— begin —

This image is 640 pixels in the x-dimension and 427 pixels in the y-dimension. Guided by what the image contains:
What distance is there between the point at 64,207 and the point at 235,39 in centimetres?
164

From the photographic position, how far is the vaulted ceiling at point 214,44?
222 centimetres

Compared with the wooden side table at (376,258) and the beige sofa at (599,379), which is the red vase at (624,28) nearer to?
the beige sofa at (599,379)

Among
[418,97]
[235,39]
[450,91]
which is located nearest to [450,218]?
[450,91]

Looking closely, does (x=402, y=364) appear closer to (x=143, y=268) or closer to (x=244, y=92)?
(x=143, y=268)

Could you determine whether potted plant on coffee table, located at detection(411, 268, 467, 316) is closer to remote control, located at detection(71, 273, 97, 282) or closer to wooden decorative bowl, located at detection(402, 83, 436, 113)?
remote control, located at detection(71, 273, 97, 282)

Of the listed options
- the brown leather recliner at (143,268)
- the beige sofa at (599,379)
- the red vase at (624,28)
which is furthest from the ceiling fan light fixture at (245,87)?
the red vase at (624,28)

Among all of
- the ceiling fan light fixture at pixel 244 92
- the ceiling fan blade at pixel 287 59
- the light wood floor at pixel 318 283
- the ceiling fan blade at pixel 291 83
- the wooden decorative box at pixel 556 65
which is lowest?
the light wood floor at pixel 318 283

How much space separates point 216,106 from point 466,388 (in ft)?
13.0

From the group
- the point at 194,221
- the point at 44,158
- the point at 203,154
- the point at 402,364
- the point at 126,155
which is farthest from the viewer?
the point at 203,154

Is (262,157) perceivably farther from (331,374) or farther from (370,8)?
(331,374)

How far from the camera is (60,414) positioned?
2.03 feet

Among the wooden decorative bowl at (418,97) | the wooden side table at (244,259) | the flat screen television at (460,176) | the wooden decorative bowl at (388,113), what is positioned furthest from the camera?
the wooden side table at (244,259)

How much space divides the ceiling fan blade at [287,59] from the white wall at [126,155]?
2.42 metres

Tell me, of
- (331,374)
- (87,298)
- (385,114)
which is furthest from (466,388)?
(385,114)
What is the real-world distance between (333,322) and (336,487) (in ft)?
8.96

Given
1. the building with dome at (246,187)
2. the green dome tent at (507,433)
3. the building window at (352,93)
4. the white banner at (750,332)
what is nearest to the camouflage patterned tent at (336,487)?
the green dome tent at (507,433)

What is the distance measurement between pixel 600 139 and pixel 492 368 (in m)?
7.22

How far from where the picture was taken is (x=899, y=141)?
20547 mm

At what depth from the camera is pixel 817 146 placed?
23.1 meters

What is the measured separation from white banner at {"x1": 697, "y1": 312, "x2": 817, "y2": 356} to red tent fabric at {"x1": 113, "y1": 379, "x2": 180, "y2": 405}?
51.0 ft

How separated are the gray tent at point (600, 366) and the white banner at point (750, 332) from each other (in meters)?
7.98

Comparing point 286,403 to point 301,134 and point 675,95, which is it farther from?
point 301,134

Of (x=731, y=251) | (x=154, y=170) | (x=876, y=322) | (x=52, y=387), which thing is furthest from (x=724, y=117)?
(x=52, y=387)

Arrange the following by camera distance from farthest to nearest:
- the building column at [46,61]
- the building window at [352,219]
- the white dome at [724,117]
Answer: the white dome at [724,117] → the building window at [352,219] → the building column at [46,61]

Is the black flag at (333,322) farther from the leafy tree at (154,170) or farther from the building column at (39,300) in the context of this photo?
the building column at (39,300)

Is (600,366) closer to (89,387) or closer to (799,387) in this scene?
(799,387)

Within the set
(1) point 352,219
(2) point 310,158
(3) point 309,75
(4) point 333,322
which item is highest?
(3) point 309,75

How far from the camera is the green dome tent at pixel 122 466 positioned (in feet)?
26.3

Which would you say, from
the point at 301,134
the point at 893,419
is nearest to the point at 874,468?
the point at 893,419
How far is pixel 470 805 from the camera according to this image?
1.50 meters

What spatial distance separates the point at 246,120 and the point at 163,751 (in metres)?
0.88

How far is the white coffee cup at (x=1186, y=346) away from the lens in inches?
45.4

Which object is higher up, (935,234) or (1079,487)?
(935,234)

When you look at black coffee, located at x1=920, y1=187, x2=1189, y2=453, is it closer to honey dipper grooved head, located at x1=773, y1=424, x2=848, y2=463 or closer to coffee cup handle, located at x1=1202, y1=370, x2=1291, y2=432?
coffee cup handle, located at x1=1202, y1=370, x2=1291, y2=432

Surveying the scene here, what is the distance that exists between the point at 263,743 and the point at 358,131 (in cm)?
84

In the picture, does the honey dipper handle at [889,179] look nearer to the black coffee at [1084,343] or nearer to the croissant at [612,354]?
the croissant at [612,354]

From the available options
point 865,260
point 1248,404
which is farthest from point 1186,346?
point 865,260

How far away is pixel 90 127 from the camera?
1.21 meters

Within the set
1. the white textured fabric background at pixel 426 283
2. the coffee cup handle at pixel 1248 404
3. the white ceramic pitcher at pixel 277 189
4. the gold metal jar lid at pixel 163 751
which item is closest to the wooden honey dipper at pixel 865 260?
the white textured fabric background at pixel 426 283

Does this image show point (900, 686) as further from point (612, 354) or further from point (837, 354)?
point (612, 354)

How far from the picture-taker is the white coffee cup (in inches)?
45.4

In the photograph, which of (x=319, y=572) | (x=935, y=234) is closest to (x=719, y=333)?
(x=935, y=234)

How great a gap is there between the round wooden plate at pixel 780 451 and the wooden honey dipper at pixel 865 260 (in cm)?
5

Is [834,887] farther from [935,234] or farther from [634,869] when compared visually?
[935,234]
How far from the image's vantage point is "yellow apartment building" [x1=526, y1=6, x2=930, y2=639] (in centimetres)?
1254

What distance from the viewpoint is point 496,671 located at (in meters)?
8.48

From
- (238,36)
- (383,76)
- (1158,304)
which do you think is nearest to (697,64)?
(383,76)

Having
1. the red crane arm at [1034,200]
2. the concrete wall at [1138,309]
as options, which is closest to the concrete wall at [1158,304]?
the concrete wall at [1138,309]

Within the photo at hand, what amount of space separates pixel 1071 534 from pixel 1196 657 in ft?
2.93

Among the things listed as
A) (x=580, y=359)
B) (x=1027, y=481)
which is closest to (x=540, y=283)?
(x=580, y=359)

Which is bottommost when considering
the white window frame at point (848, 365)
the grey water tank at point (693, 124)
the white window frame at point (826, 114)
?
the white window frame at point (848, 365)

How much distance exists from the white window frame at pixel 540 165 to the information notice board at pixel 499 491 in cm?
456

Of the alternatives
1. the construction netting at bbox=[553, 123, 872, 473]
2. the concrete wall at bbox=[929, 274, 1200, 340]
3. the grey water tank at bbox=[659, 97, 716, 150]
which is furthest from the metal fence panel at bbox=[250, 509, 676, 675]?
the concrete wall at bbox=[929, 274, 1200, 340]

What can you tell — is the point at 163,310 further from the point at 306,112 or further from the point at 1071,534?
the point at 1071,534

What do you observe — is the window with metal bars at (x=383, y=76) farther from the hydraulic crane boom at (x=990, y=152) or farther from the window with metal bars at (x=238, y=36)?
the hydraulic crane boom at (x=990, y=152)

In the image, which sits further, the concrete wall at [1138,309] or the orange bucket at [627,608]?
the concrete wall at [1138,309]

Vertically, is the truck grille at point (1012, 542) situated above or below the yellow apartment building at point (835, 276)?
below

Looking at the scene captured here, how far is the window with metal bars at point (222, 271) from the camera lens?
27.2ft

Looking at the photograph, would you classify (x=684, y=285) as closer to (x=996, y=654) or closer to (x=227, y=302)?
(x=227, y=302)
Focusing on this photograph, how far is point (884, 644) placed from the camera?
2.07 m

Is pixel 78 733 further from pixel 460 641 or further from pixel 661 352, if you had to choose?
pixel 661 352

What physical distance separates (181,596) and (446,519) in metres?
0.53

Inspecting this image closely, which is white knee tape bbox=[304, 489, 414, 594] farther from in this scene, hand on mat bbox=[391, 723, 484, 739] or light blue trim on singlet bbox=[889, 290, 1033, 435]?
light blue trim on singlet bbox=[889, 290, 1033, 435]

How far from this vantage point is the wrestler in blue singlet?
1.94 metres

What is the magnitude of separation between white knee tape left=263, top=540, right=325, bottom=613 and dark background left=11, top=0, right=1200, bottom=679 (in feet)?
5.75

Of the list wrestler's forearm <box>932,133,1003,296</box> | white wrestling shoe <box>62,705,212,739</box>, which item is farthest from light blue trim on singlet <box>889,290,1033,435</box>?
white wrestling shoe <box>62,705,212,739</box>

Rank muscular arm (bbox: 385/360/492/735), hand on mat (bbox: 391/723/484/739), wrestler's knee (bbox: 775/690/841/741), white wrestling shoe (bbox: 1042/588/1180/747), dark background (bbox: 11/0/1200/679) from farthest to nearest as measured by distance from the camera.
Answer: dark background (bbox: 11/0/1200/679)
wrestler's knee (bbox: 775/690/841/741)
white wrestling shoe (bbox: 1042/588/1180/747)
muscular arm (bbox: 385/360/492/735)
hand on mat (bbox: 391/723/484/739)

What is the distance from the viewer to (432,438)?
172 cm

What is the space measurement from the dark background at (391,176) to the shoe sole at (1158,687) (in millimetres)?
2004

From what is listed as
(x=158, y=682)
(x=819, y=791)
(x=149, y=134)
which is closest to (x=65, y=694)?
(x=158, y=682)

— end —

● **Do this**:
Copy out the items again word for word, from the line with "What is the distance from" through the end of the items, both ends included.

● **Solution below**:
What is the distance from the viewer to (432,438)?
172 cm

What is the space measurement from the dark background at (391,176) to the shoe sole at (1158,687) (in millimetres)?
2004

From what is listed as
(x=158, y=682)
(x=819, y=791)
(x=149, y=134)
which is closest to (x=65, y=694)?
(x=158, y=682)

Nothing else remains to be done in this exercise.